Former Australian Test captain and legendary commentator Richie Benaud called it an “astonishing game”. Australian skipper Ricky Ponting described it as “the best Test win I’ve ever been a part of”. It’s hardly surprising.
This clash delivered all that is great about Test cricket. Climaxing with a grandstand finish after five days of fluctuating fortunes, England had taken an early stranglehold on the Test only for the Aussies to snatch an unforgettable win as the sun was setting on Adelaide Oval late on the last day.
Ponting’s Aussies had scored a crushing first Test win at the Gabba as they set their sights on regaining the Ashes. But they were up against it as England powered to 3/468 on the second day of the second Test.
Paul Collingwood made a double-century and Kevin Pietersen was finally run out for 158, the famous Barmy Army in full voice at a packed Adelaide Oval.

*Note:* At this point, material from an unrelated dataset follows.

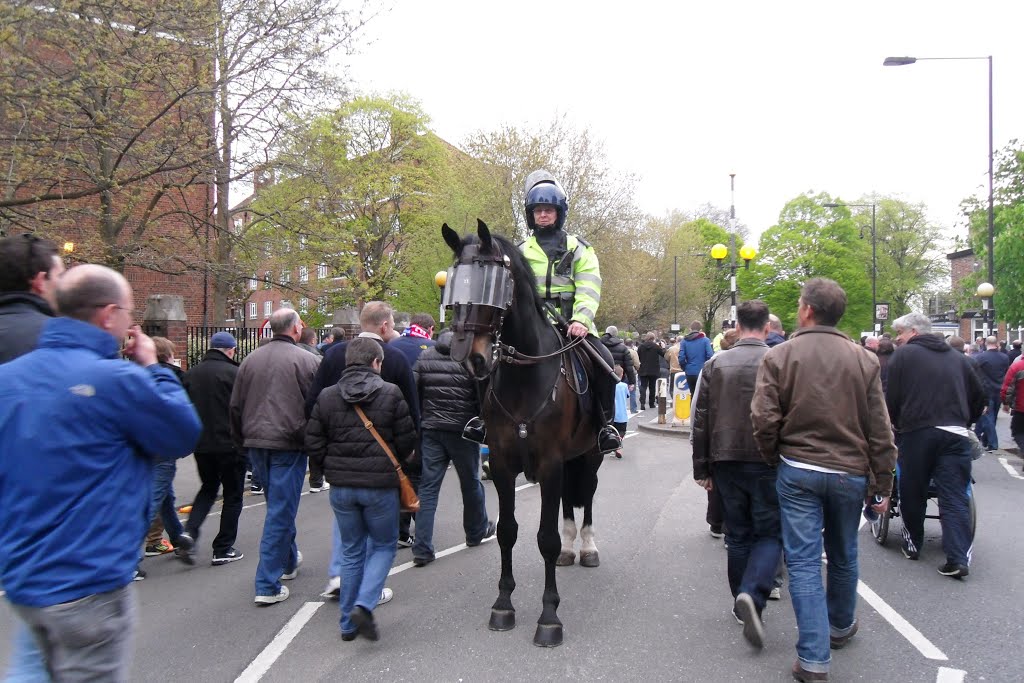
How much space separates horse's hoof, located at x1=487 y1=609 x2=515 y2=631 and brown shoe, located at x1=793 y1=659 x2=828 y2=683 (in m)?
1.79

Champion Australian leg-spinner Shane Warne was reduced to mere mortal with figures of 1/167 as England finally declared at 6/551.

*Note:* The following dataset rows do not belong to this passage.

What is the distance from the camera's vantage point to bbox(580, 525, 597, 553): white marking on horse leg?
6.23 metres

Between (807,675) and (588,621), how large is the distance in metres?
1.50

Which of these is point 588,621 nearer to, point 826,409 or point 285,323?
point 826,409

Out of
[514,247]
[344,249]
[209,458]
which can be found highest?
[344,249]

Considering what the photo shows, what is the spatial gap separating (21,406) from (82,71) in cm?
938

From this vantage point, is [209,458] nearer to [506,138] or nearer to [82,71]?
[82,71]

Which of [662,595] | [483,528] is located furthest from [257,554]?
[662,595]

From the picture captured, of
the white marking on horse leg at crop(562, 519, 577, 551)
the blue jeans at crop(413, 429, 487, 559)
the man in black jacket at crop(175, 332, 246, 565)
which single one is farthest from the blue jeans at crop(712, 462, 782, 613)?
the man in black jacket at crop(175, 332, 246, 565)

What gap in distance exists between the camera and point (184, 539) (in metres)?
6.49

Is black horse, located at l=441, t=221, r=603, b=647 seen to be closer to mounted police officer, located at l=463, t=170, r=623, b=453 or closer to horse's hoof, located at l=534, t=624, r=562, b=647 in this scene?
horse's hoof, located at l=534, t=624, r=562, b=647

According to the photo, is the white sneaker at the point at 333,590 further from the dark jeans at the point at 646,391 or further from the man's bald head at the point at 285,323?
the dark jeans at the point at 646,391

But the Aussies were on a roll – on their way to 16 successive Test wins – and with a battling line-up of Justin Langer, Matthew Hayden, Ponting, Damien Martyn, Michael Clarke, Mike Hussey and Adam Gilchrist and an attack featuring Glenn McGrath, Brett Lee and Warne that was hardly surprising.
Ponting and Clarke, always right at home at Adelaide Oval, where they both averaged more than 60 in Tests, plundered centuries, while Hussey made 91 and Gilchrist a cameo 64. Australia had edged within 38 runs of England’s massive tally but by now it was late on day four, so surely a draw was a mere formality.

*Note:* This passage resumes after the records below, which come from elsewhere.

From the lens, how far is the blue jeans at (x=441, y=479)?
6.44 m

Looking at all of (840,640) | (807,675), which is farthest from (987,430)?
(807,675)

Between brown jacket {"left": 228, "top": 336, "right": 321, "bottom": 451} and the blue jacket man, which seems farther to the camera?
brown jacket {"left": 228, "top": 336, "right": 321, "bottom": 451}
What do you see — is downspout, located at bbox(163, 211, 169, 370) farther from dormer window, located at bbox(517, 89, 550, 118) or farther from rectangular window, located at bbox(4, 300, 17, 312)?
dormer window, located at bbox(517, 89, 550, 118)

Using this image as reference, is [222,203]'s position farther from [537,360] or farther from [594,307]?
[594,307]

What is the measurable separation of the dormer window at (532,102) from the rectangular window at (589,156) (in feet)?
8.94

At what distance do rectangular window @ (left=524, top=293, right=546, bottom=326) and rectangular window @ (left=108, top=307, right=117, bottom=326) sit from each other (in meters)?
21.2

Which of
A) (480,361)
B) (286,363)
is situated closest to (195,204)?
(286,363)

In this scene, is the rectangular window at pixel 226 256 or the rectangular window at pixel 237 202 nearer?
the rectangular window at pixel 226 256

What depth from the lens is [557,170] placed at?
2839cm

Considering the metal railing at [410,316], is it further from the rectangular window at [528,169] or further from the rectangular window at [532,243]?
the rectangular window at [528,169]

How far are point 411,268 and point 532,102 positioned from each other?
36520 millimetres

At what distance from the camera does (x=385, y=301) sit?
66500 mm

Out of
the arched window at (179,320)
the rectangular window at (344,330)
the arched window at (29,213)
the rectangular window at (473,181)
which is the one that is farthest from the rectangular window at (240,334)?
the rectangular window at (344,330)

When England had reached 1/69 on the final morning the Aussies looked out of it. But Warne was about to turn the Test on its head.
The champion leg-spinner was at his tantalising, accurate best, spinning the ball viciously as he bowled unchanged through two sessions from the scoreboard end. He picked up the key wicket of Andrew Strauss for 34 to start a collapse, his standout dismissal being Pietersen bowled around his legs by a ripping leggie for two. The Englishmen played into Warnie’s hands by going on the defensive.
He claimed 4/49 from 32 overs, England was bowled out for 129 and the Aussies – needing 168 from 36 overs – were right back in it.
Openers Langer and Hayden were dismissed with just 33 runs on the famous old Adelaide board and the Barmy Army was starting to make some noise. But Ponting (49) put the Aussies on the right track before Mike Hussey again showed why he was known as Mr Cricket.
He timed his run perfectly with an unbeaten 61 from 66 balls, stroking Jimmy Anderson through the covers to clinch an astonishing win, leaping and punching the air in jubilation, sparking scenes of celebration in the dressing room and around the ground.